Angelika Mechtel, Schriftstellerin aus Würzburg.
Foto: Privatarchiv Mechtel | Angelika Mechtel, Schriftstellerin aus Würzburg.
Wolfgang Jung
Wolfgang Jung
 |  aktualisiert: 07.04.2020 09:58 Uhr

Sie hat Würzburg nicht gemocht und alle sollten es wissen: Die Schriftstellerin und Ex-Würzburgerin Angelika Mechtel hat 1972 einen knackigen Würzburg-Verriss geschrieben, für die Juli-Ausgabe des Merian-Heftes.

Würzburgs Stadtheimatpfleger Hans Steidle beschäftigte sich Anfang dieses Jahres in einem Gastbeitrag für diese Redaktion mit Mechtel als einer der "interessantesten deutschen Autorinnen der zweiten Hälfte des 20. Jahrhunderts". Würzburg habe sie "nicht unwesentlich" geprägt. Verwunderlich sei, meinte er, dass die Würzburger dieses "sehr große Talent" vergessen hätten.

Bis September 1963 in Würzburg gelebt

Mechtel, 1943 in Dresden geboren, 2000 in Köln gestorben, lebte dem Stadtarchiv zufolge von April 1960 bis September 1963 in Würzburg, in der Rüdigerstraße 2. Prägen konnte sie in dieser kurzen Zeit wohl nur ihr Konflikt mit der würzburgischen Bürgerlichkeit und Katholizität. Sie war 19 und Gymnasiastin bei den Ursulinen, als sie schwanger wurde.

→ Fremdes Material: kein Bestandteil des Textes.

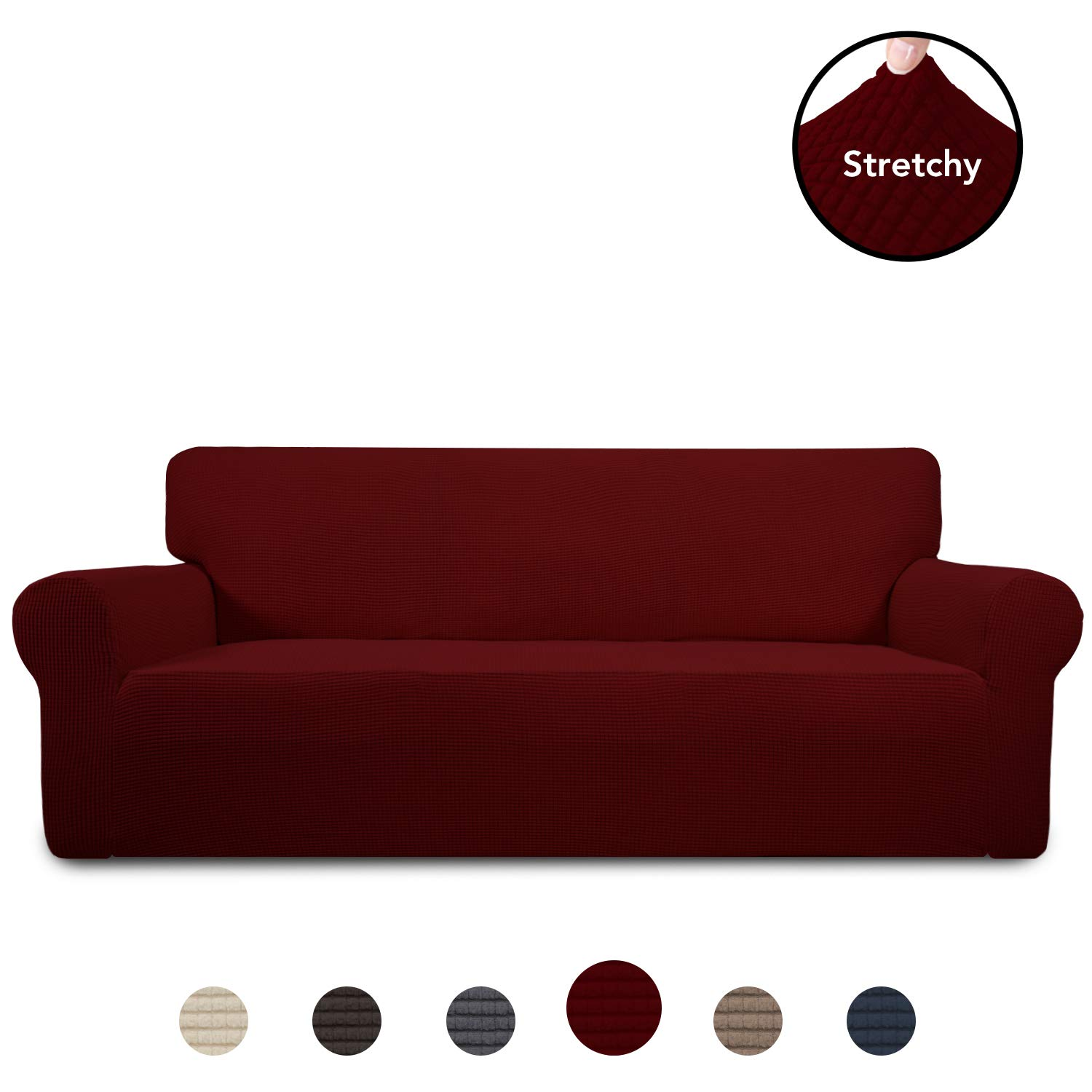 PureFit Stretch Sofa Slipcover – Spandex Jacquard Anti-Slip Soft Couch Sofa Cover, Washable Furniture Protector with Anti-Skid Foam and Elastic Bottom for Kids (Sofa, Wine)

Ein Jahr später verließ Mechtel die Stadt. Es war das gleiche Jahr, in dem ihr erster Gedichtband, "Gegen Eis und Flut", erschien. In ihrem "Merian"-Beitrag schrieb sie: "Als ich vor zehn Jahren von Würzburg wegging, war es dieses tödliche Desinteresse, diese schlafende Heiterkeit, die mich bedrückte und mich davon überzeugte, nicht mehr zurückzukehren, es sei denn, zu kleinen Besuchen."

Die Schriftstellerin, mit einigen Preisen bedacht, ließ sich in Nordrhein-Westfalen nieder und engagierte sich in der Folgezeit für eine Literaturgattung, die den Würzburgern in ihrer fabrikenarmen Stadt fremd war: der Arbeiterliteratur. Sie war Feministin und der SPD zugetan. Da war wenig, was Würzburger Herzen erwärmte.

Leben bei den Ursulinen

Den "Merian"-Lesern erzählte Mechtel, wie es war bei den Ursulinen. In der Handarbeitsstunde sagte "die Nonne: ,Jeder Stich, Herr, für Dich‘, und im Stenografie-Unterricht: ‚Jeder Strich, Herr, für Dich‘". Sie berichtet von einer "dumpfen Religiosität", in der Nietzsche zu lesen einer Todsünde gleichkam.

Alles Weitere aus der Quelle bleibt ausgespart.